**ASSIGNED TASK:**
Only the pictures are to be left out; set down the rest of the records exactly.

**MATERIAL PROVIDED:**
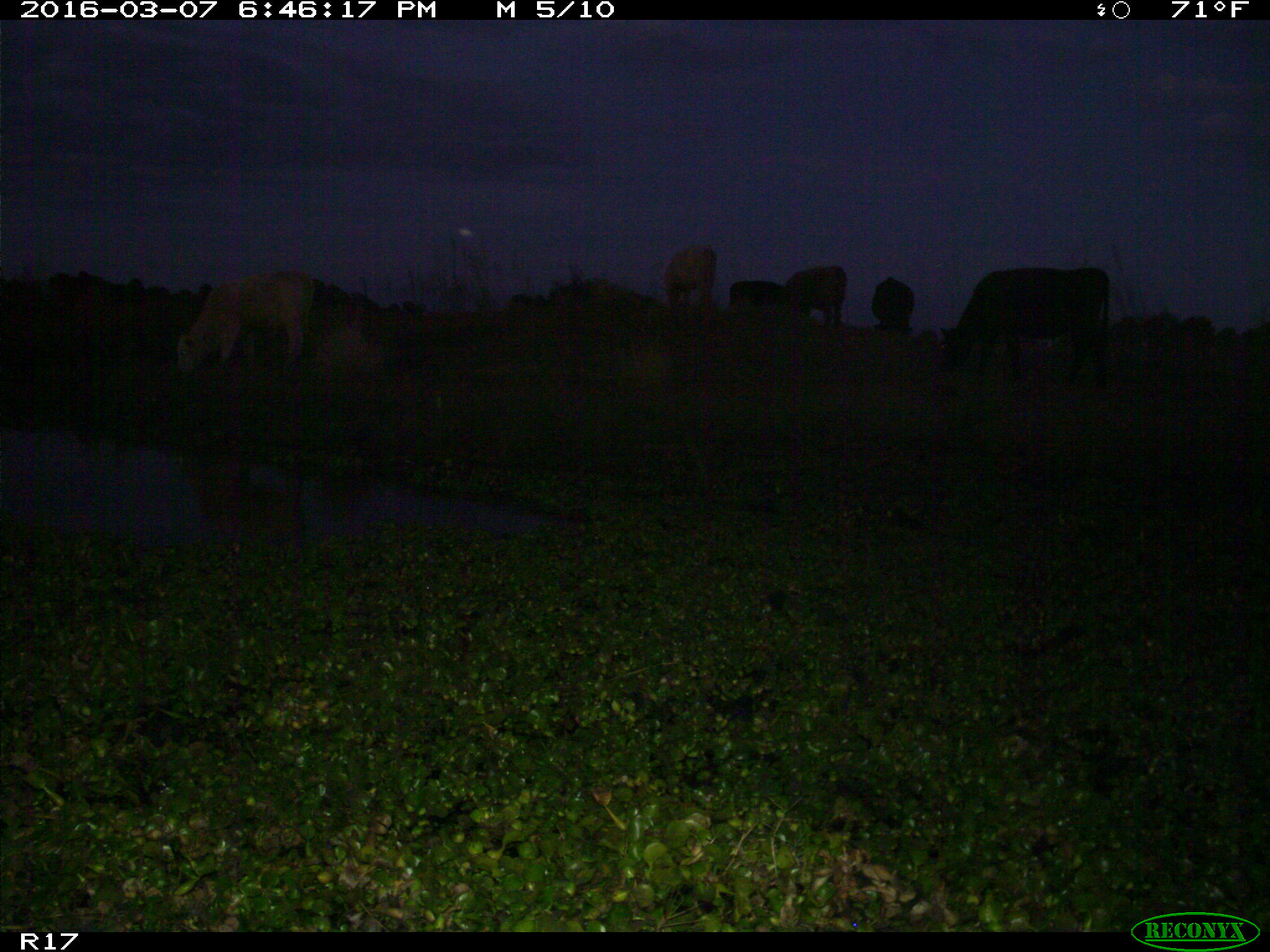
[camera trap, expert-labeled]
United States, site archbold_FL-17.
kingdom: Animalia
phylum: Chordata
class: Mammalia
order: Artiodactyla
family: Bovidae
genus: Bos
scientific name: Bos taurus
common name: domestic cow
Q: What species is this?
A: Bos taurus (domestic cow).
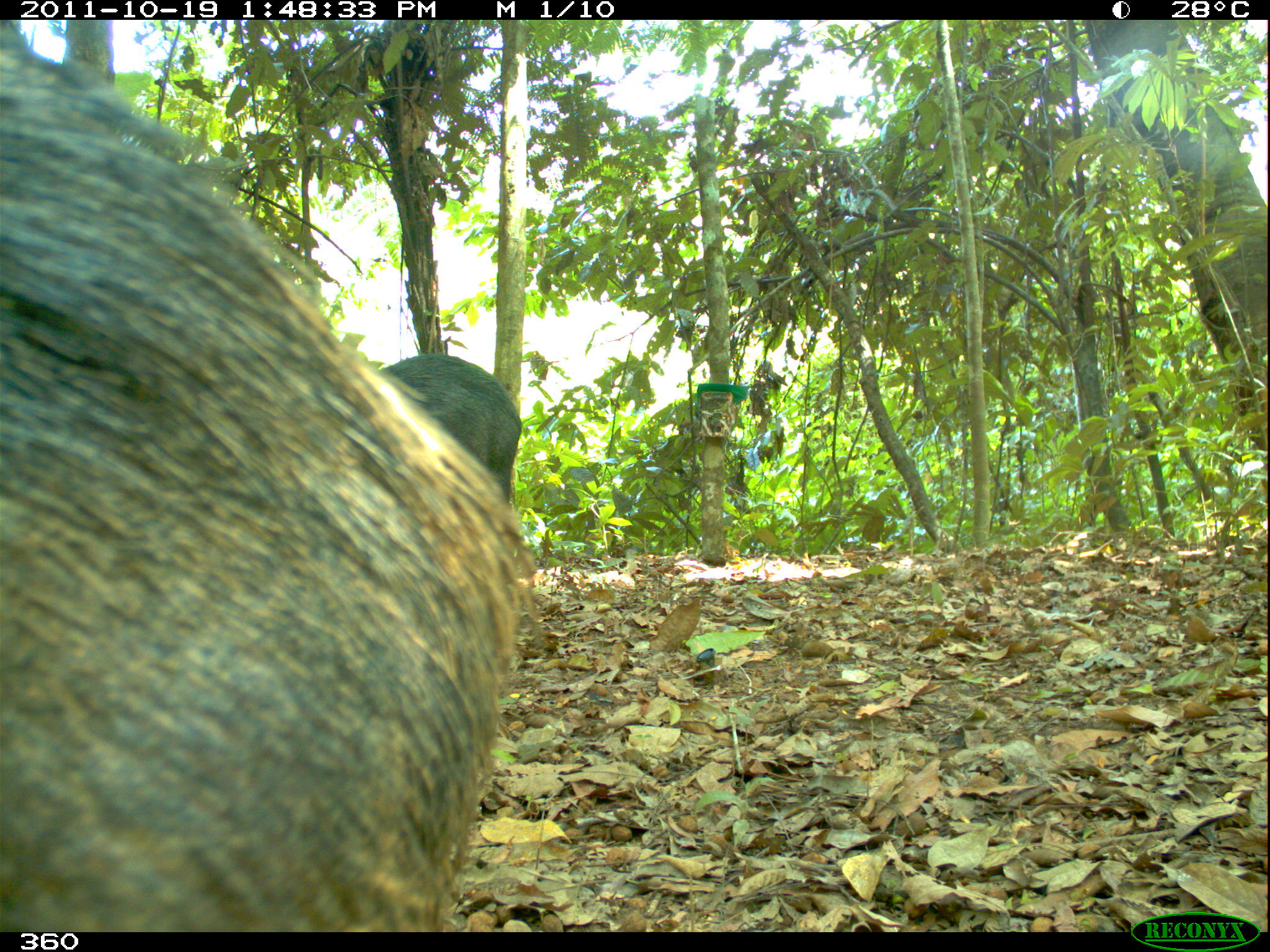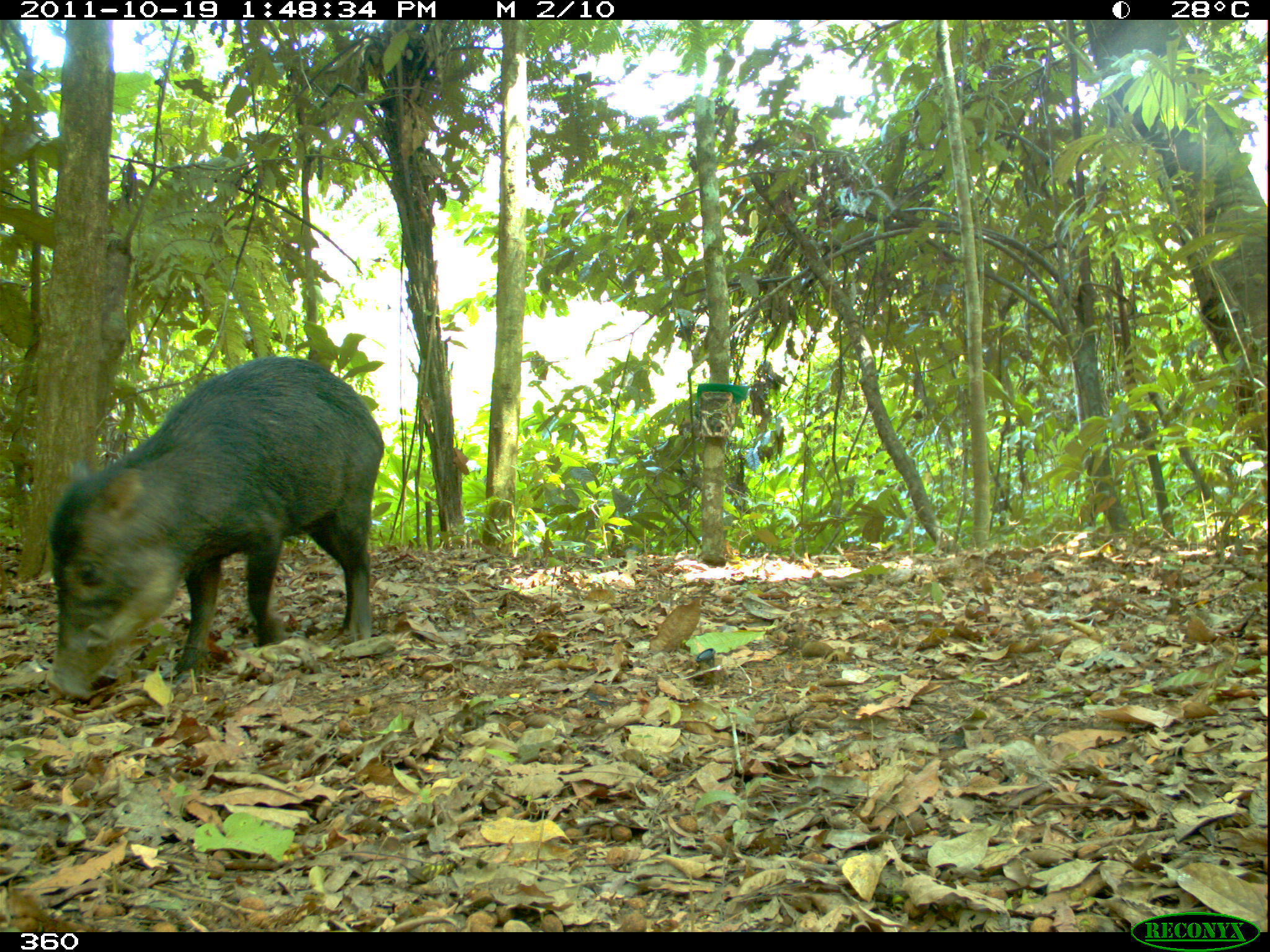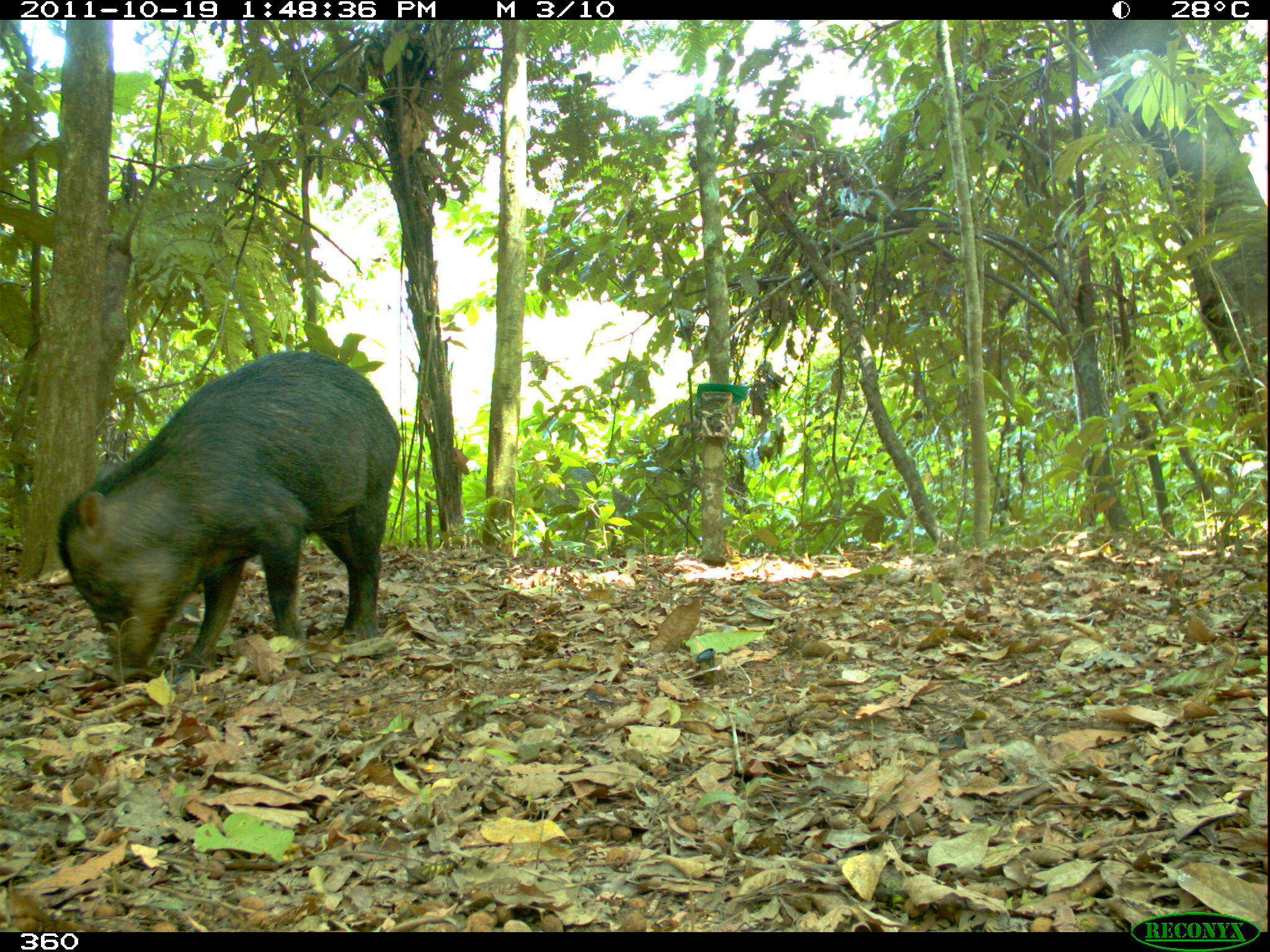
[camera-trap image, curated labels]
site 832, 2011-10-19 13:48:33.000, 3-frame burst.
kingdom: Animalia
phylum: Chordata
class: Mammalia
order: Artiodactyla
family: Tayassuidae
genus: Tayassu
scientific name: Tayassu pecari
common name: white-lipped peccary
Tayassu pecari (white-lipped peccary).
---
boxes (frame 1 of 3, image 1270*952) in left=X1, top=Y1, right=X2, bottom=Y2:
tayassu pecari: left=0, top=20, right=551, bottom=932; left=380, top=355, right=522, bottom=502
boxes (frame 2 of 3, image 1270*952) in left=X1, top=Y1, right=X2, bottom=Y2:
tayassu pecari: left=45, top=353, right=385, bottom=700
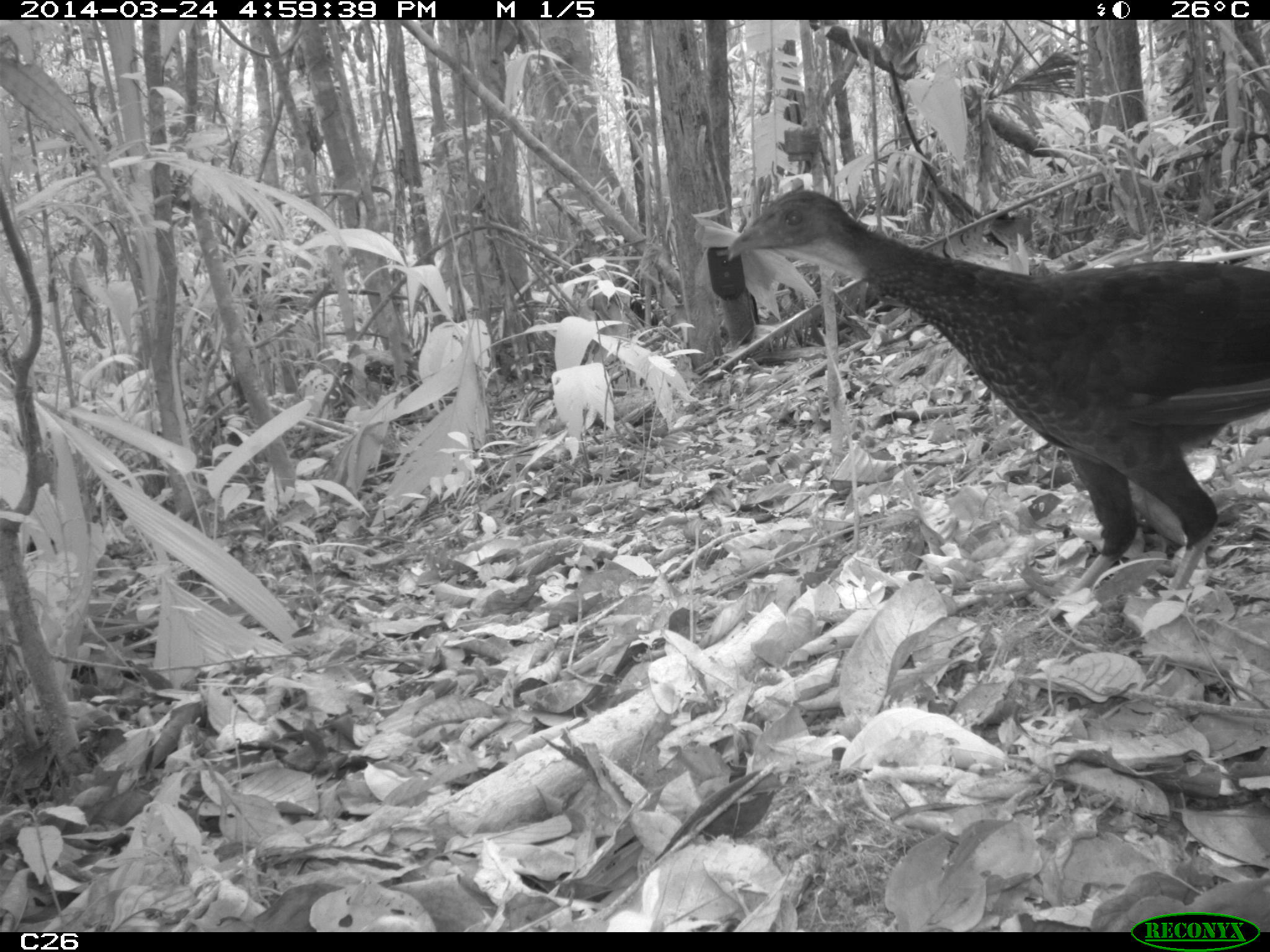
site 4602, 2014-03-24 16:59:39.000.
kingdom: Animalia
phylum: Chordata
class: Aves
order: Galliformes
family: Cracidae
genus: Penelope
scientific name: Penelope jacquacu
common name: spix's guan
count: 1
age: adult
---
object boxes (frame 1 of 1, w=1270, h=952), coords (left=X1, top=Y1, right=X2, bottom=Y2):
penelope jacquacu: (left=719, top=185, right=1270, bottom=626)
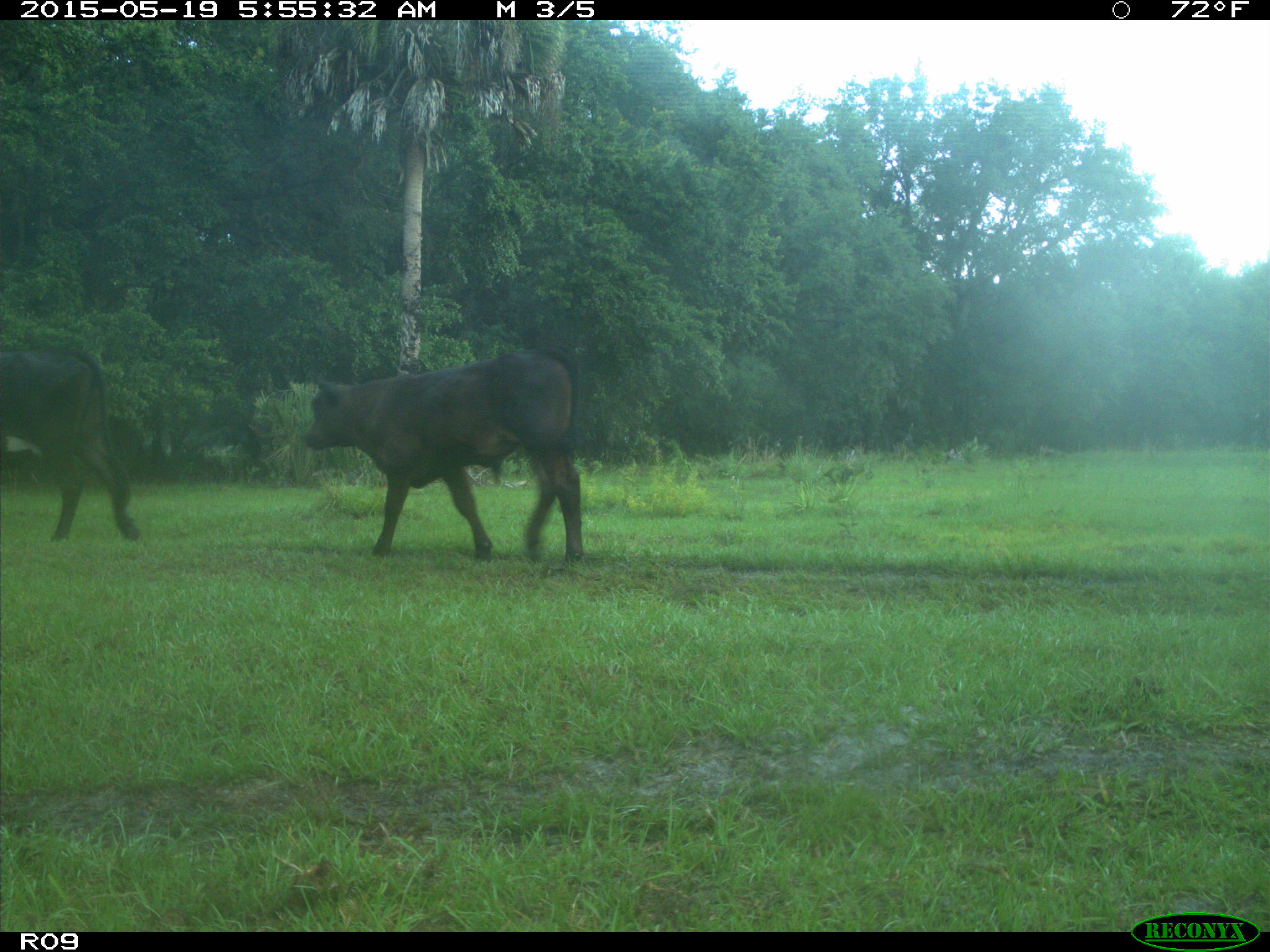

**SOLUTION FOR THIS EXERCISE:**
[camera trap, expert-labeled]
United States, site archbold_FL-17.
kingdom: Animalia
phylum: Chordata
class: Mammalia
order: Artiodactyla
family: Bovidae
genus: Bos
scientific name: Bos taurus
common name: domestic cow
Q: What species is this?
A: Bos taurus (domestic cow).
[camera-trap image, curated labels]
site 832, 2011-10-19 13:48:33.000, 3-frame burst.
kingdom: Animalia
phylum: Chordata
class: Mammalia
order: Artiodactyla
family: Tayassuidae
genus: Tayassu
scientific name: Tayassu pecari
common name: white-lipped peccary
Tayassu pecari (white-lipped peccary).
---
boxes (frame 1 of 3, image 1270*952) in left=X1, top=Y1, right=X2, bottom=Y2:
tayassu pecari: left=0, top=20, right=551, bottom=932; left=380, top=355, right=522, bottom=502
boxes (frame 2 of 3, image 1270*952) in left=X1, top=Y1, right=X2, bottom=Y2:
tayassu pecari: left=45, top=353, right=385, bottom=700
site 4602, 2014-03-24 16:59:39.000.
kingdom: Animalia
phylum: Chordata
class: Aves
order: Galliformes
family: Cracidae
genus: Penelope
scientific name: Penelope jacquacu
common name: spix's guan
count: 1
age: adult
---
object boxes (frame 1 of 1, w=1270, h=952), coords (left=X1, top=Y1, right=X2, bottom=Y2):
penelope jacquacu: (left=719, top=185, right=1270, bottom=626)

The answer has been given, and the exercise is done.